┌──
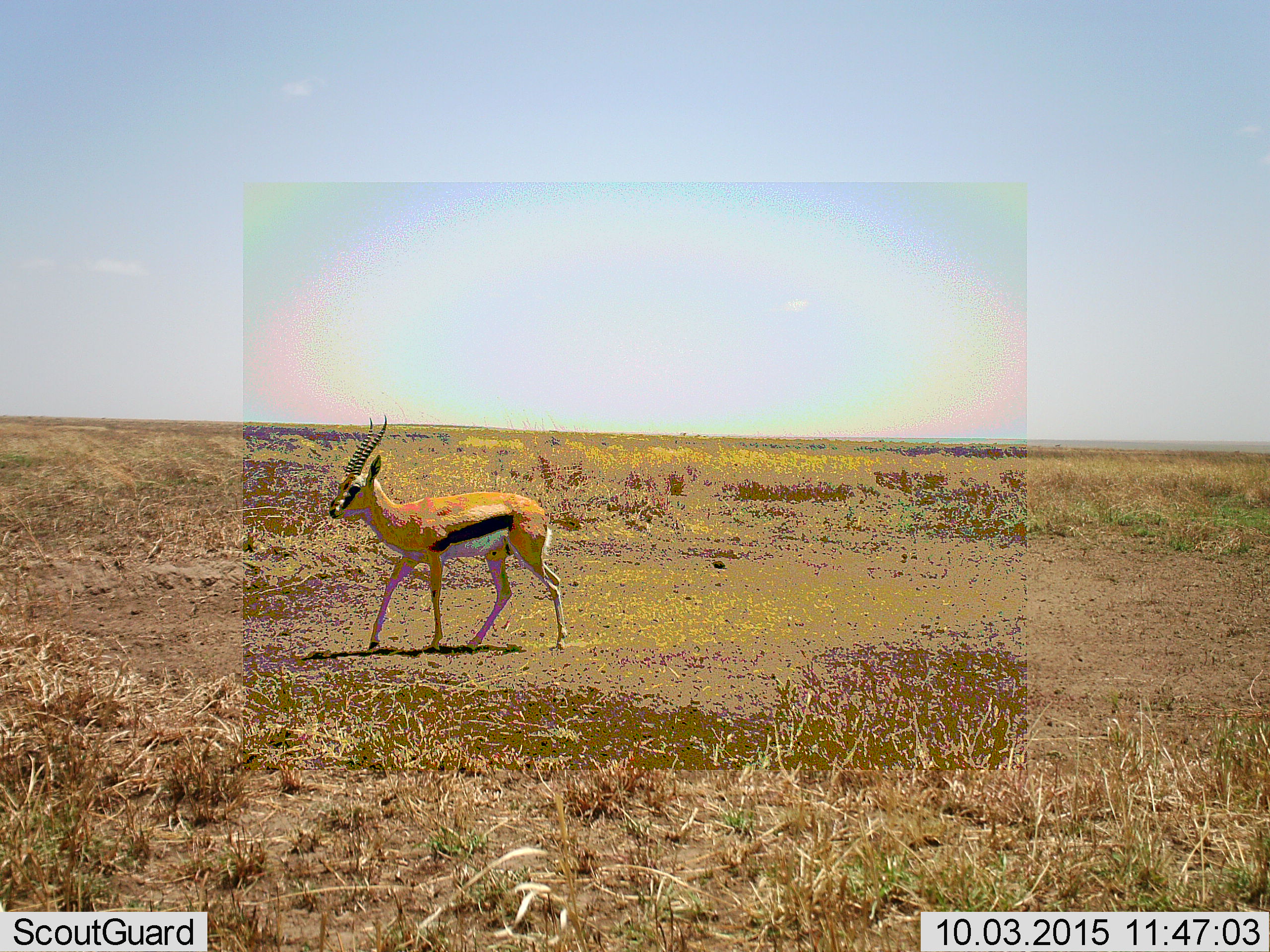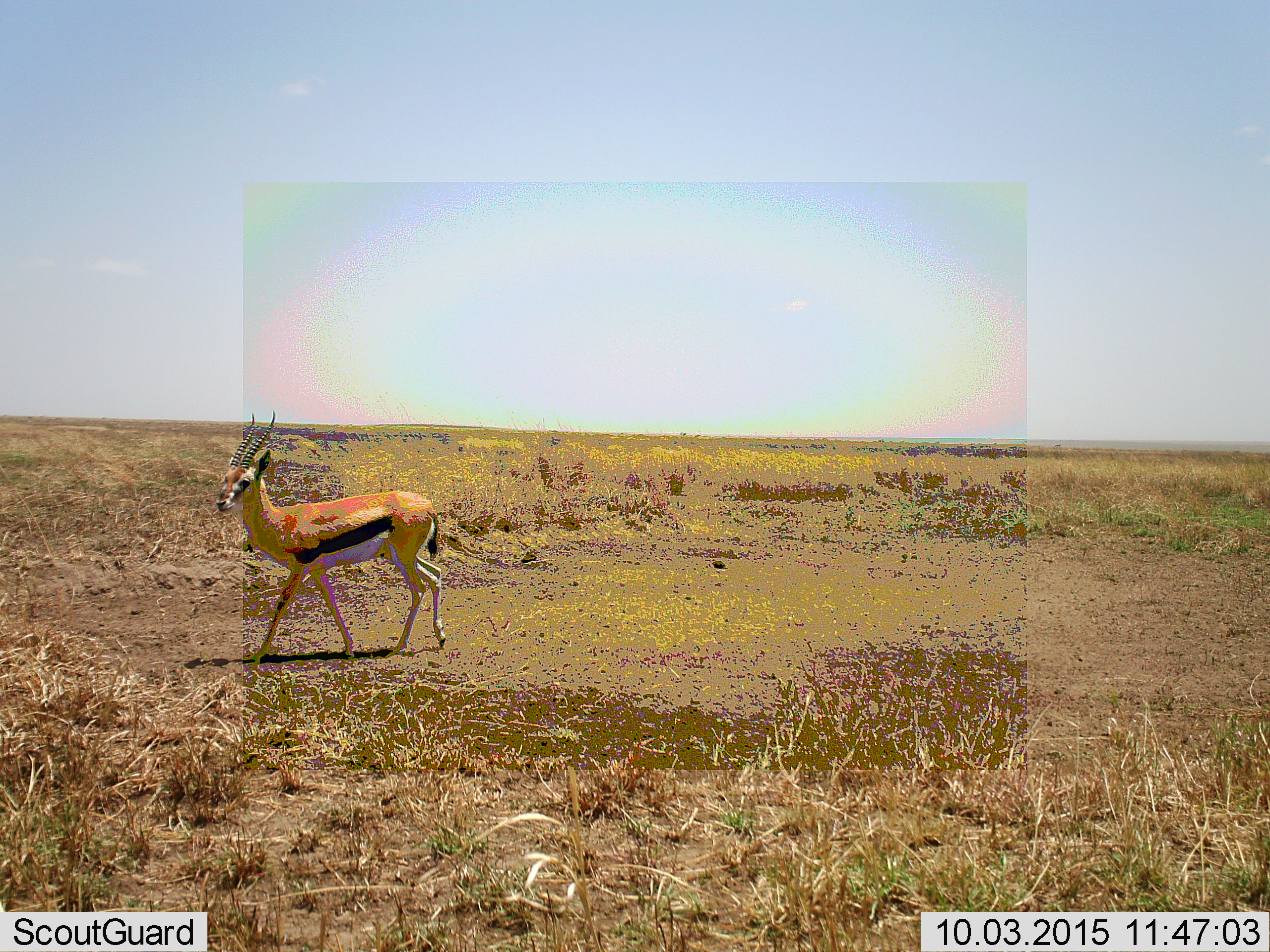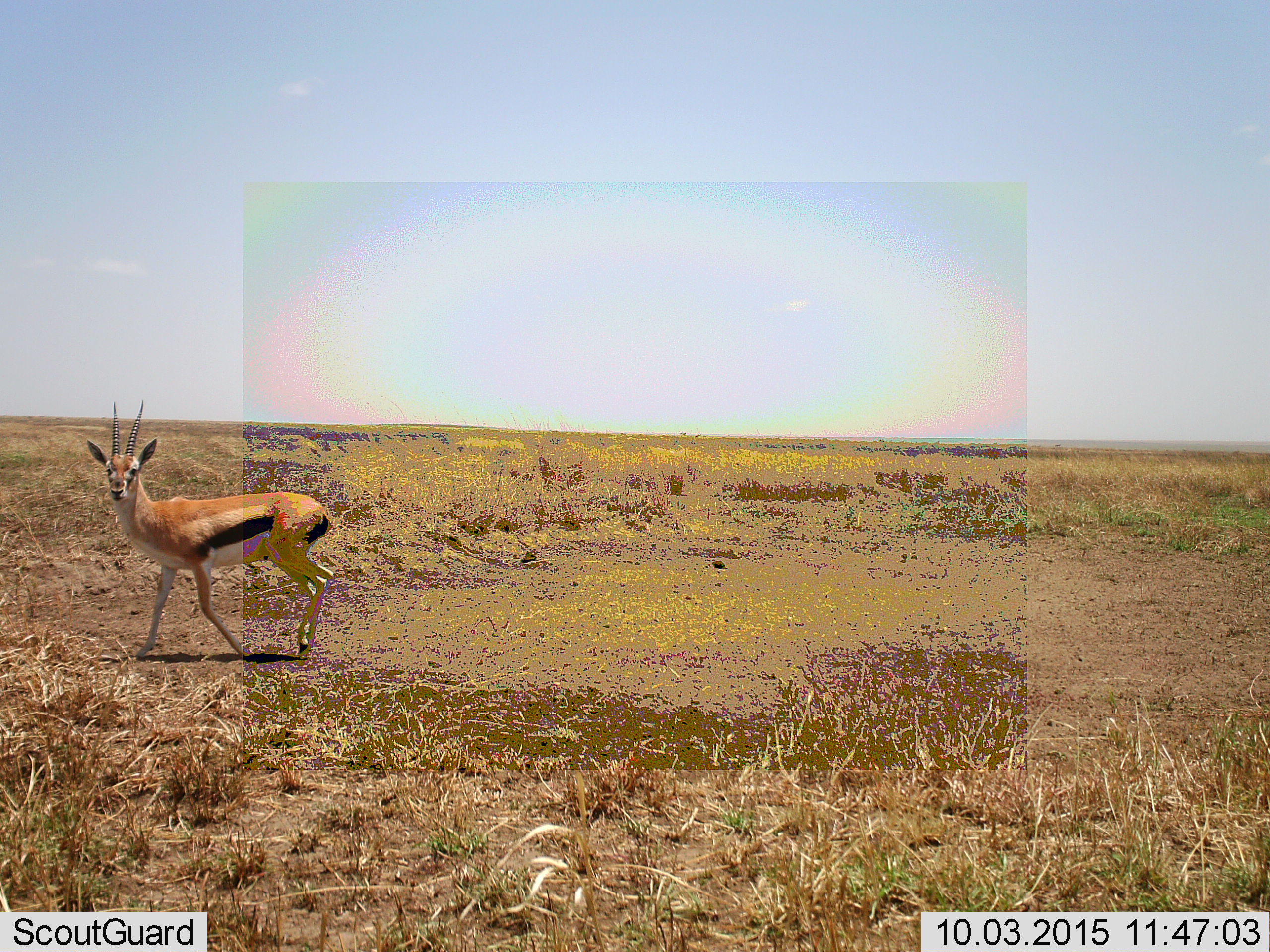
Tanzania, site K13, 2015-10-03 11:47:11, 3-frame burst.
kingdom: Animalia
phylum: Chordata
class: Mammalia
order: Artiodactyla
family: Bovidae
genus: Eudorcas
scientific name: Eudorcas thomsonii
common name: thomson's gazelle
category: gazellethomsons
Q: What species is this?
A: Gazellethomsons (thomson's gazelle) (Eudorcas thomsonii).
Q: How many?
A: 1.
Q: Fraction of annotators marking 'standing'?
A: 20%.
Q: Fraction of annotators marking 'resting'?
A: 10%.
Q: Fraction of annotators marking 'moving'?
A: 80%.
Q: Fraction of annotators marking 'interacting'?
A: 0%.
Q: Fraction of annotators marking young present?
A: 0%.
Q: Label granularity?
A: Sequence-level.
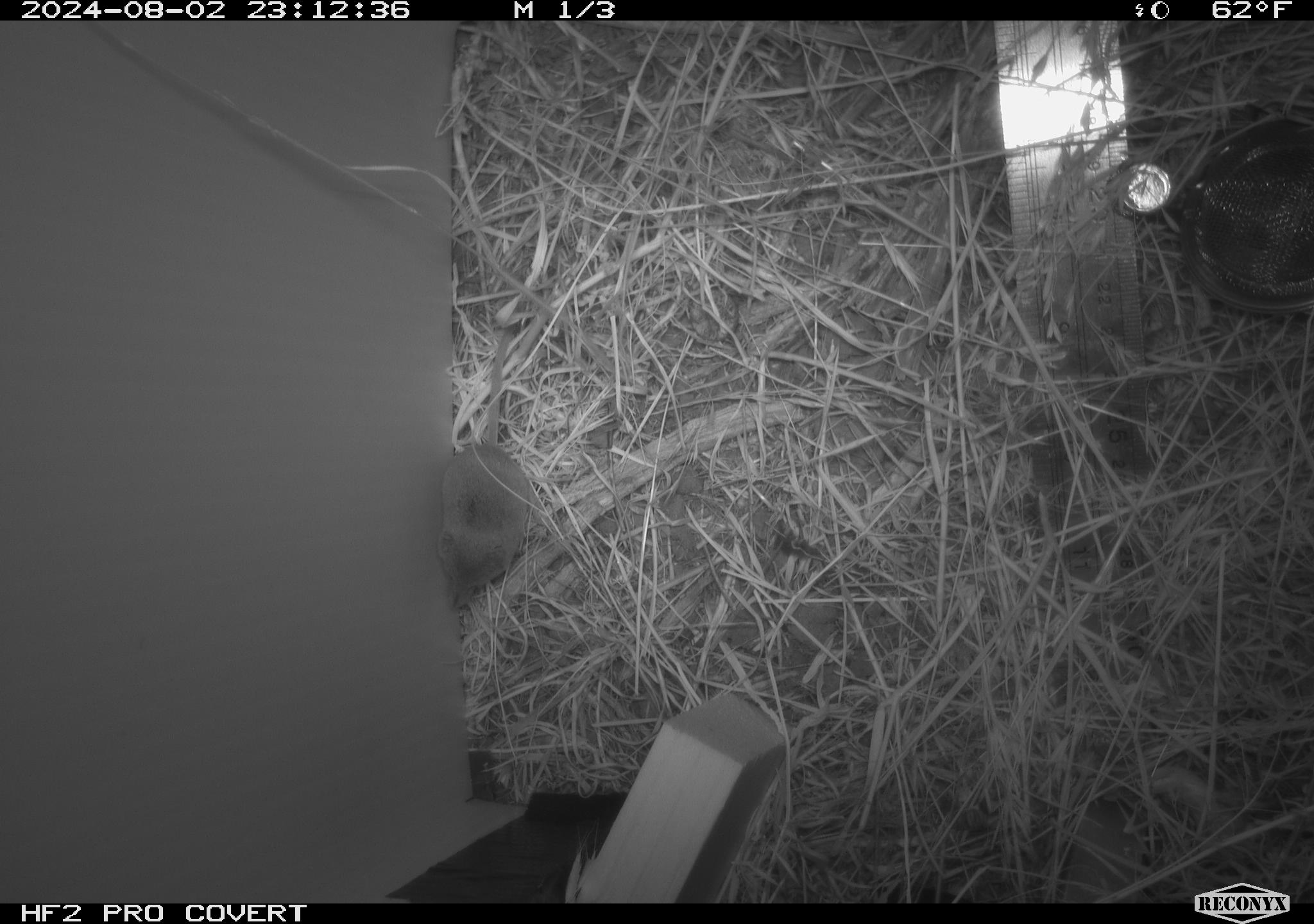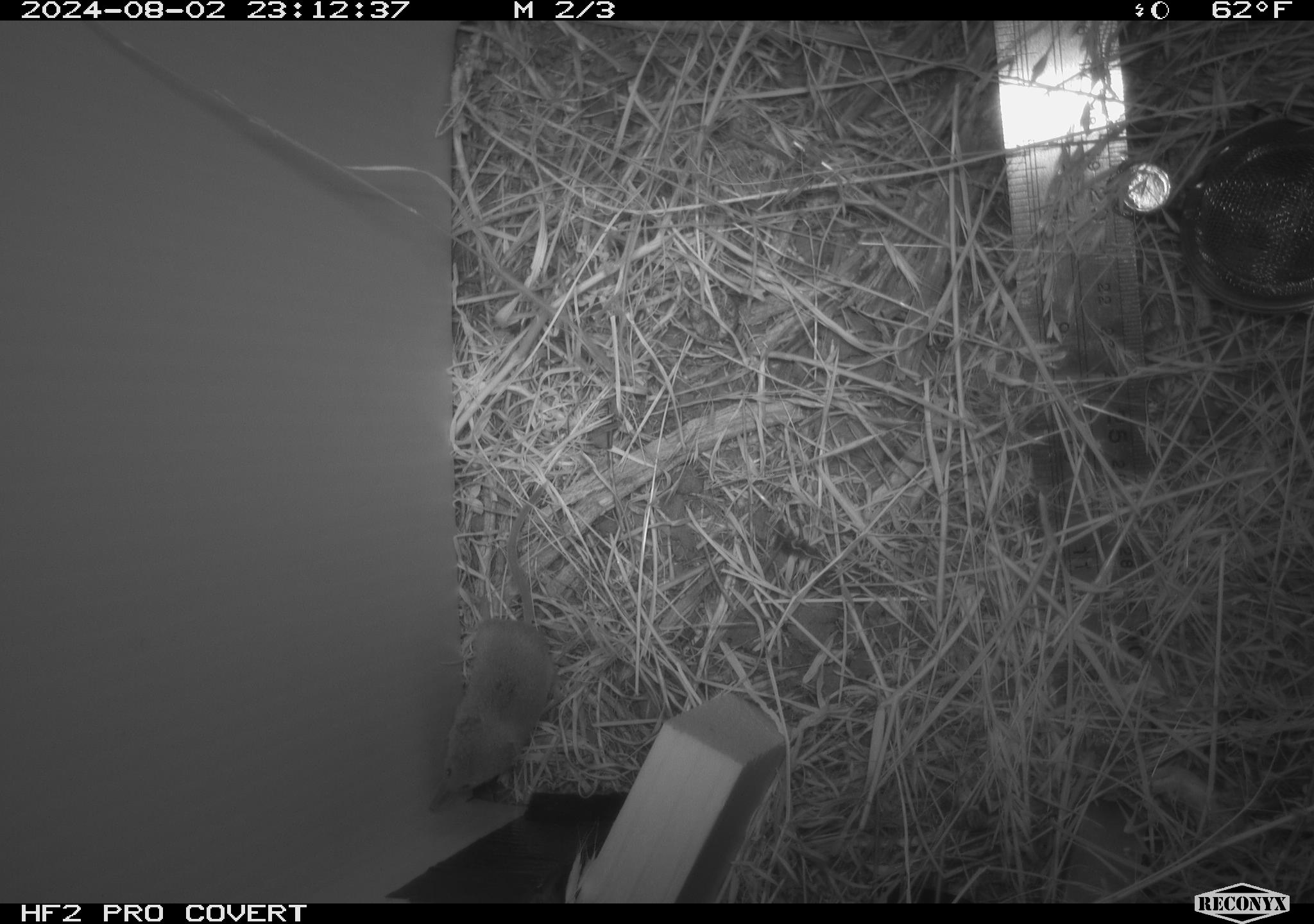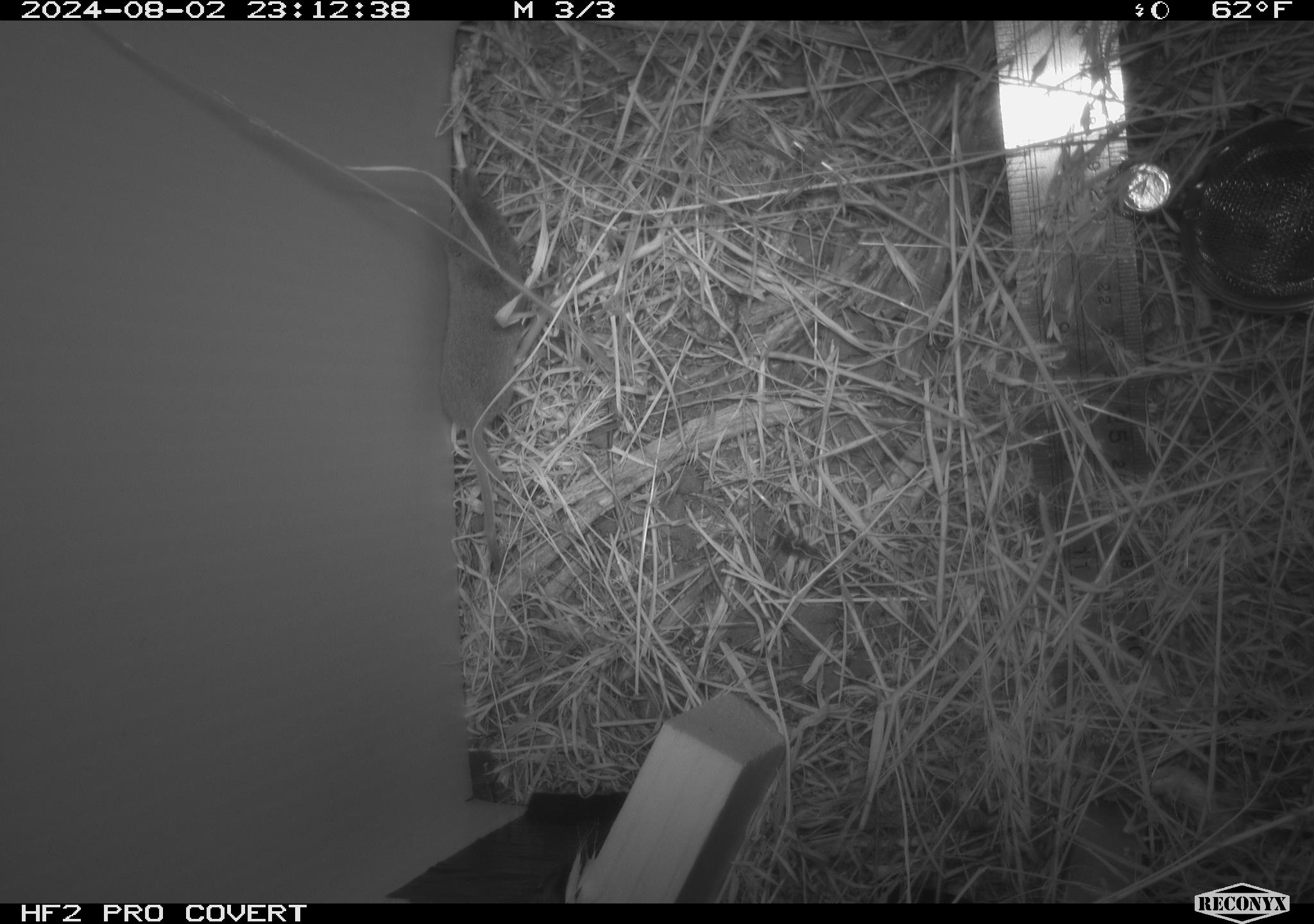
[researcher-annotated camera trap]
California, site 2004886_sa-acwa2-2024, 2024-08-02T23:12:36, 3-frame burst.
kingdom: Animalia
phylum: Chordata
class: Mammalia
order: Eulipotyphla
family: Soricidae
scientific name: Soricidae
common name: shrews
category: soricidae family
└──
* [Directions for this task] Counting only lines that hold "site", state how many appear in the records, and give nothing but the number.

* [Written solution] 2